Getting proper exercise is a big part of your personal wellness program. What kind of exercise and fitness do you currently get on a weekly basis? Did you know walking just 10 minutes a day is beneficial for your health? You don't have to spend hours in the gym a day. You can ride a bike, walk a round of golf, walk the dogs around the block and you can even go to the gym. The key is making exercise a regular part of your personal wellness program. You will feel better and stronger, reduce stress and function at a higher level of energy.
Supporting your body with proper foods and nutritional supplementation are essentials to your personal wellness program. What kinds of foods do you eat on a daily basis? Stay away from fried foods, sweets, sodium and salts, fatty foods and empty carbs.
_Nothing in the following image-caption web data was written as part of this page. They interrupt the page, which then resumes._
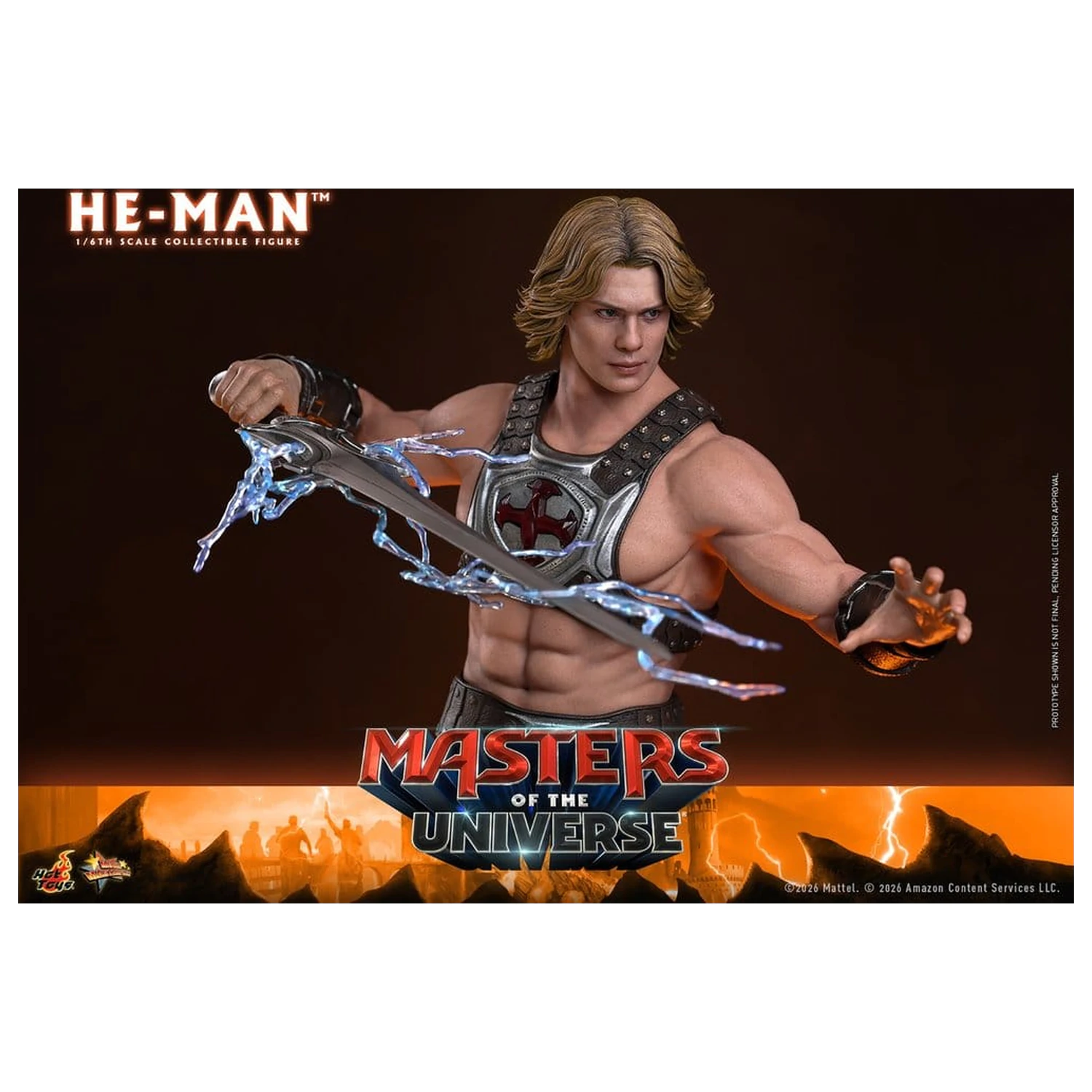 Masters of the Universe Movie Masterpiece akcijska figura 1/6 He-Man 31 cm fotografija proizvoda
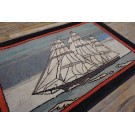 1930s American Hooked Carpet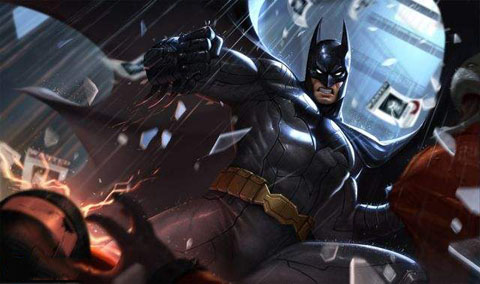 传说对决蝙蝠侠要怎么玩?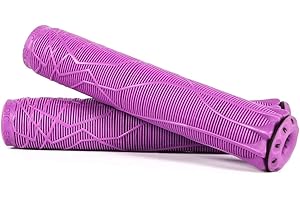 Ethic DTC Caoutchouc Poignées (Violet)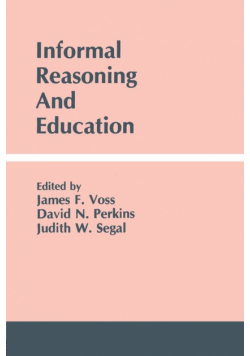 Informal Reasoning and Education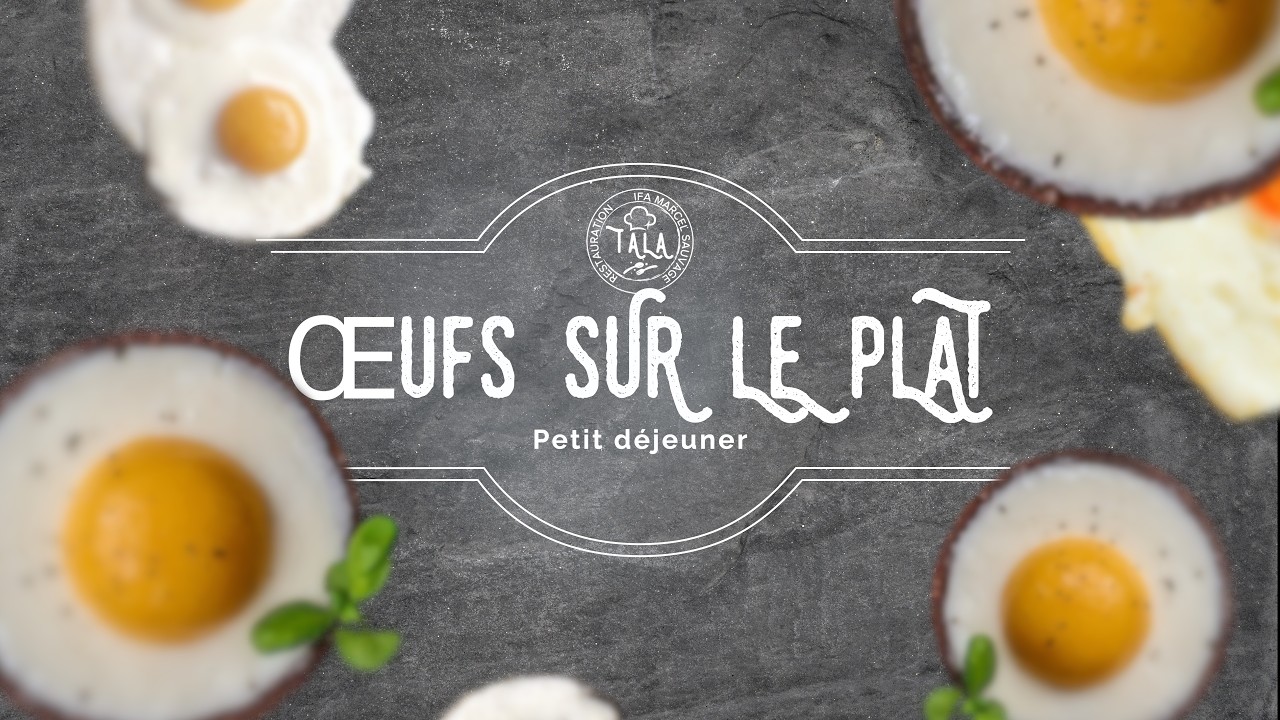 TALA : Œuf sur le plat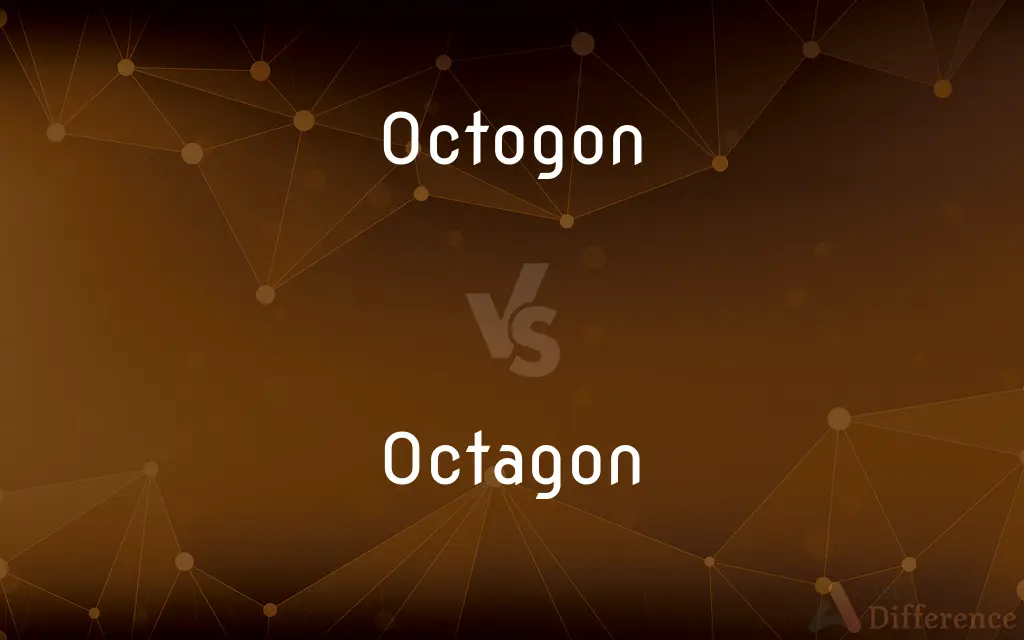 Octogon vs. Octagon — Which is Correct Spelling?
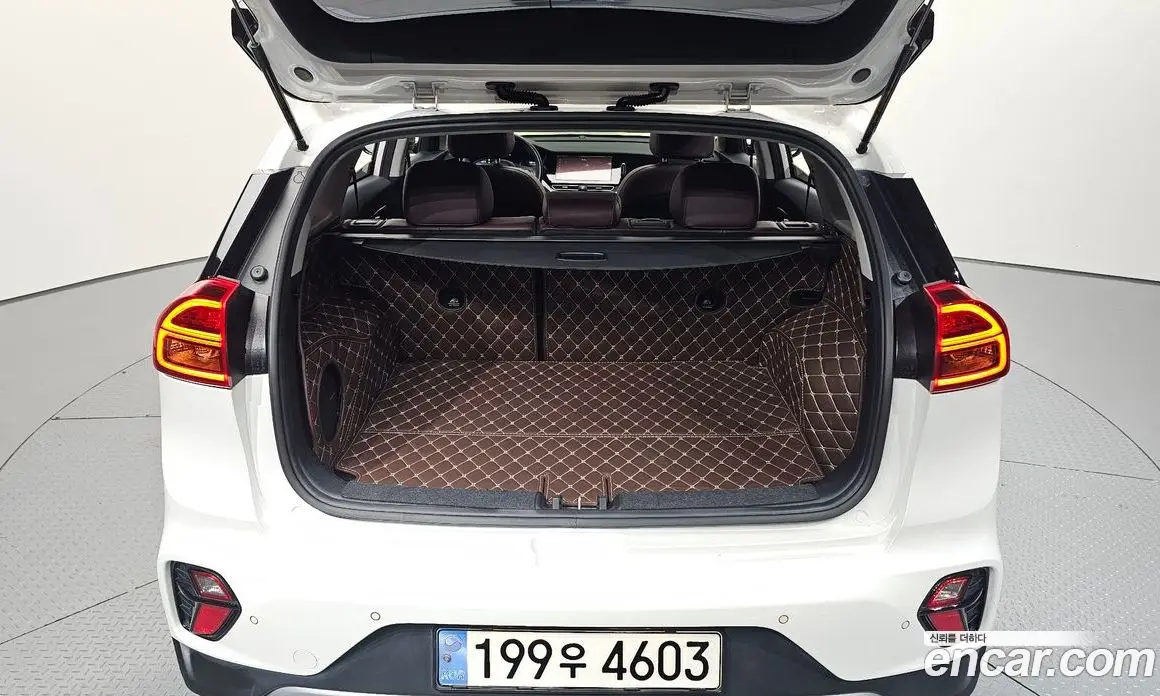Kia Niro 2021 1.6 автомат (гидро), фото 20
Empty carbs are foods like white potatoes, white rolls and bread, cookies and cakes and foods that lack density and fiber. Support your diet with dense carbs like peanuts or almonds, corn tortillas and green vegetables. Another important aspect of making sure your body gets all the nutrients it needs is finding good nutritional supplements. Unfortunately eating a good balanced diet in this day and age does not get your body all the nutrients that it needs. Do your research and find out about supplements that will increase your optimal health and fit your personal wellness program.
Copyright 2005 Libby.

About The Author

Libby Gossman
Helping people get back the nutrition their bodies need through Glyconutrients http://www.1-a-glyconutrients.com and Discover The "Top 10 Deadly Health Myths of the 21st Century" Click here for more information and Wellness Tips: http://www.optimalhealth.myglycostore.com.

This article was posted on January 29, 2005

Pain Relief/Muscle Relaxant

Zovirax Zovirax
Our price: $2.31
Zovirax (Acyclovir) is used to treat herpes infections of the skin, lip, and genitals.

More info

Advair Diskus Advair Diskus
Our price: $94.5
Advair Discus (Fluticasone/Salmeterol) is used for long-term prevention and treatment of asthma and chronic lung diseases.